Andromeda Strain 1971

The Andromeda Strain is a 1971 American science-fiction film, based on the novel published in 1969 by Michael Crichton about a team of scientists who investigate a deadly organism of extraterrestrial origin that causes rapid, fatal blood clotting. Directed by Robert Wise, the film starred Arthur Hill, James Olson, Kate Reid, and David Wayne. The film follows the book closely. The special effects were designed by Douglas Trumbull.

Trivia:

  • The germ from space cost $250,000 to create in special effects.
  • The Wildfire scientific lab sets cost more than $300,000 to build, and were described at the time as “one of the most elaborately detailed interiors ever built.”
  • The Central Core set required the digging of a 70 ft deep by 30 ft wide hole in a soundstage.
  • In the novel, the character of Leavitt is a man, but is a woman (played by Kate Reid) in the film.
  • Michael Crichton wrote the rough draft for the novel from which this film is adapted while he was still a medical student. He was inspired after a conversation with one of his teachers about the concept of crystal-based life-forms.
  • Leavitt in a protest against inserting something to clean out the GI tract makes the statement about “risked drowning in that foul bath”. The book, but not the movie, had the Wildfire Team submerge completely in an antibiotic solution. The scene may have been cut, but Leavitt still makes reference to it in the movie.
  • Dr Stone says, “The SDS has arrived, no doubt.” when his wife says someone is at the door to see him. The Students for a Democratic Society (SDS) was a college protest group active in the late 1960s to whom Dr Stone alludes.
  • The monkey was “killed” by being placed in a large set filled with carbon dioxide. When the monkey’s cage, containing oxygen was opened, it was rendered unconscious by the CO2. An Assistant director was off camera and brought a breathing apparatus to the monkey who recovered immediately.
  • At the plane crash site, the actor that was supposed to call out, “Major Mancheck,” fell out of his trailer and broke his leg. He was replaced on the spot with actor Robert ‘Bob’ Olen, who did the lines but was never credited for it.
  • The computer error “601″ occurred because of a system overload while trying simulate Andromeda’s growth and mutation. The error number is a reference to the computer overload error of “1202″ (exactly double) which occurred on the LEM during the first lunar descent.
  • In Sept. 1972, Universal was exhibiting this on a double bill with Airport (1970) with the tag line “Together On One Great Family Program”.
  • Michael Crichton was invited to take a tour of Universal Studios during the production of this film. His guide was none other than Steven Spielberg, who go on to adapt his most successful novel, Jurassic Park (1993).

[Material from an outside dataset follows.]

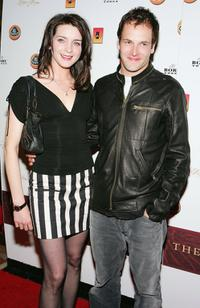 Michele Hicks and Jonny Lee Miller at the grand opening of the Venetian's new 11, 000-square-foot poker.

THX 1138 released March 11, 1971

THX 1138

THX 1138 is a 1971 science fiction film directed by George Lucas, from a screenplay by Lucas and Walter Murch. It depicts a dystopian future in which a high level of control is exerted upon the populace through omnipresent, faceless, android police officers and mandatory, regulated use of special drugs to suppress emotion, including sexual desire.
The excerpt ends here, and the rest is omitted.